多くの人は「タブーだから言及しないんだ」と思っていたことが、関係者にとっては「常識だから、あえて言う必要はないだろう」と判断されていたのです。
こういう話って、政治の世界やテレビ業界だけではなく、いろんなところにありそうですよね。
ネットでも、ものを書いていると「そんなの常識」「みんなが知っている」というお叱りを受けることがあるのですが、「100人中50人が知っている」ことでも、「100人中50人は知らない」と考えると、けっしてムダなことばかりではないのかな、と。
専門家集団にいると、「みんなはどこからがわからないのか?」が、わからなくなってしまいがちですし。


この新書のなかで、池上さんは、日本の政治の問題点を、簡潔にこう言い表しています。

 日本の政治がうまくいかないのは、政治家が「票集め」に走り、国民は「幸せの青い鳥」を追い求めているからです。

この新書で、池上さんは、この言葉について詳しく解説していくのです。


池上さんは、「現代版ポピュリズム衆愚政治)」をこのように説明しています。

 政治家が民衆の人気取りに走ってしまい、本当に必要な政策を実行しない。そして民衆もそれを咎めることができない、それがポピュリズムの基本的な症状です。
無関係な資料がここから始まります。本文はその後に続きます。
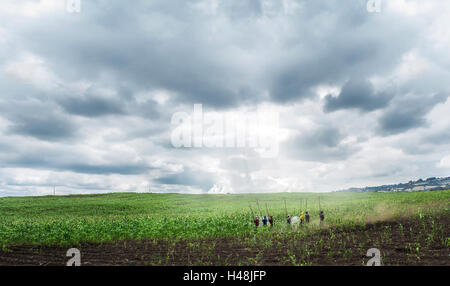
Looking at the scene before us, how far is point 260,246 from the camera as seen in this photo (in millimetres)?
17891
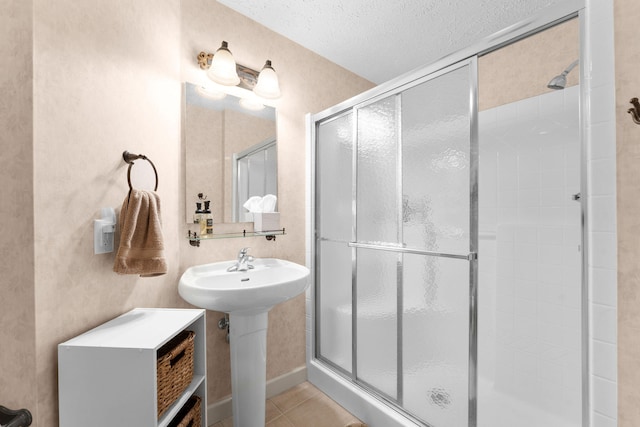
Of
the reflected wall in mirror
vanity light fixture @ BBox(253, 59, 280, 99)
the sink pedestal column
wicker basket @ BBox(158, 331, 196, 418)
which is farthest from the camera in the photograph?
vanity light fixture @ BBox(253, 59, 280, 99)

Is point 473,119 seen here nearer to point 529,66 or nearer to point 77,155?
point 529,66

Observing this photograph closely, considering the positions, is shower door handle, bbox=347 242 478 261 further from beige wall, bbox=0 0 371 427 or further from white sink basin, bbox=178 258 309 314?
beige wall, bbox=0 0 371 427

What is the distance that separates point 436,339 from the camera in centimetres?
139

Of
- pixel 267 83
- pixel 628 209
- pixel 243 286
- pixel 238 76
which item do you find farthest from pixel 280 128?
pixel 628 209

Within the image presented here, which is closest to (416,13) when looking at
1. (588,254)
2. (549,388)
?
(588,254)

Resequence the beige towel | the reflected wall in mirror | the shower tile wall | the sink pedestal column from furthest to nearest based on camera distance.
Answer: the shower tile wall, the reflected wall in mirror, the sink pedestal column, the beige towel

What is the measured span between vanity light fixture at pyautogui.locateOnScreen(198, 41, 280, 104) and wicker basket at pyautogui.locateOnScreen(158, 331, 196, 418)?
4.33 ft

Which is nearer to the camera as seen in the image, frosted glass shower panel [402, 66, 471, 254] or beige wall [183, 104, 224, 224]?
frosted glass shower panel [402, 66, 471, 254]

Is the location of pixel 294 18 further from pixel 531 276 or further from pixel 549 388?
pixel 549 388

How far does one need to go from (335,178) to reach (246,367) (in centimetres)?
122

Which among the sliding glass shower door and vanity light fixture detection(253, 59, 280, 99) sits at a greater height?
vanity light fixture detection(253, 59, 280, 99)

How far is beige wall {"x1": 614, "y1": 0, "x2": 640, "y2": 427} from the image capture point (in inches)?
33.2

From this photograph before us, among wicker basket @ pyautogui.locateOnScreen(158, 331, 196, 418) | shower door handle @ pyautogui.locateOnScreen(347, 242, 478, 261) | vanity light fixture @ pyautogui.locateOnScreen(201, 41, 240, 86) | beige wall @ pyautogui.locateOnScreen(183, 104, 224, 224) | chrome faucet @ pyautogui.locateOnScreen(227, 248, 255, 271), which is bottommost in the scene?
wicker basket @ pyautogui.locateOnScreen(158, 331, 196, 418)

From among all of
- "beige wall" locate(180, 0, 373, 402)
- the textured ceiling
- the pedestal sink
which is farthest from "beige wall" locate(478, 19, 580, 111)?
the pedestal sink
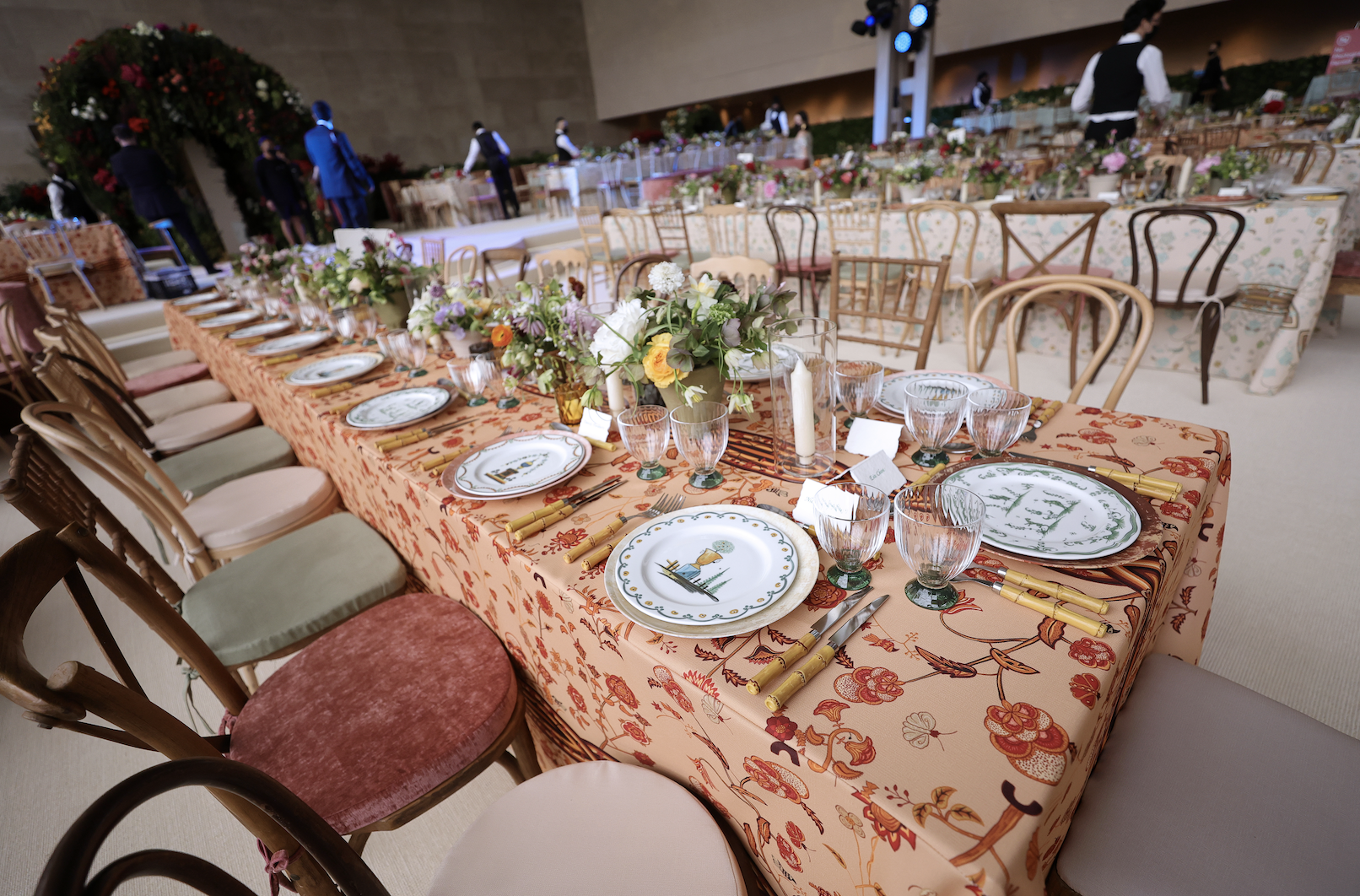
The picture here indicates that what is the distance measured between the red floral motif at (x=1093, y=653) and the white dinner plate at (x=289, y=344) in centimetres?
258

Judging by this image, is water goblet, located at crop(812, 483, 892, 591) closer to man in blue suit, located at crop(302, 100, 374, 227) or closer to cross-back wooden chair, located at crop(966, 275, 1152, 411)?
cross-back wooden chair, located at crop(966, 275, 1152, 411)

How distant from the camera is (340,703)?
3.53 ft

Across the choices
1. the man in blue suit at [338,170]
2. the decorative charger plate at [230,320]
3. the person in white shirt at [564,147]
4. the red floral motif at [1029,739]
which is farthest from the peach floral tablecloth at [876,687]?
the person in white shirt at [564,147]

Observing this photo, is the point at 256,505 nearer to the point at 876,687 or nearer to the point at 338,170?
the point at 876,687

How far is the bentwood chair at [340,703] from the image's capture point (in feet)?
2.62

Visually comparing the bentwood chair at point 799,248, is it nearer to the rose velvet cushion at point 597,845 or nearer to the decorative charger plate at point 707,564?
the decorative charger plate at point 707,564

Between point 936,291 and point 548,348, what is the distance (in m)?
1.20

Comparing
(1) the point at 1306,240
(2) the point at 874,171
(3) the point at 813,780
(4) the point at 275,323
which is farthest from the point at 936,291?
(2) the point at 874,171

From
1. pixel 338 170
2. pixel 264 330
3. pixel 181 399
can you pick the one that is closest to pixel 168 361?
pixel 181 399

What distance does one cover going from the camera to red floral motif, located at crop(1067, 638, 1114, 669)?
63cm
池上さんは、「ポピュリズム」について考えるために、2人の政治家を例示しています。

 このように世界を見渡してみると、政治家が打ち出す政策がポピュリズムを狙ったものかどうか、私たちは見極める目を持たなければなりません。たとえば、小泉氏の靖国参拝や、橋下氏の主張する「愛国心を育てる教育」や「教師の国歌斉唱義務化」は、実はポピュリズムをくすぐる、ある種の政治戦略的な政策とも言えます。
 小泉氏が総理大臣になる前から靖国神社に参拝していたのか調べてみてください。つまり、総理大臣になる前から靖国神社に参拝をしていた人が総理大臣になってもそれを貫くのであれば、それはわかります。でも小泉氏の場合は、総理大臣になる前までは靖国神社などにまったく興味がなかったのに、「中国からの圧力に負けない強い政治家」を表現するために総理大臣になってから参拝を始めたわけです。これはあきらかにポピュリズムです。
 一方、中曾根康弘氏は、昔から靖国神社に参拝していたし、総理大臣になっても靖国神社に参拝していたけれども、そのことで中国との関係が悪くなったので参拝を控える判断をしました。これはポピュリズムではありませんね。
 つまり、誰の目を気にした行動なのかということです。

ここで大事なのは、小泉さんがやっていたことが「人気取り」であるということよりも、小泉さんが総理大臣になってから急に靖国神社を参拝するようになったことを「なんで急に参拝するようになったの?」と指摘する政治評論家やマスコミがみられなかったこと、あるいは、いてもその声がほとんど伝わってこなかったことだと思うのです。
政治家に選挙がつきものである以上、「人気取り」が無くなることはないでしょう。
ただし、そこにチェック機構が働いていれば、まだ救いようがあるのです。
そこに、人気がある総理大臣であれば、少々の矛盾には目をつぶり、人気がないと漢字の読み間違いで大バッシング、という日本のメディア、国民が加われば、「衆愚政治」の完成です。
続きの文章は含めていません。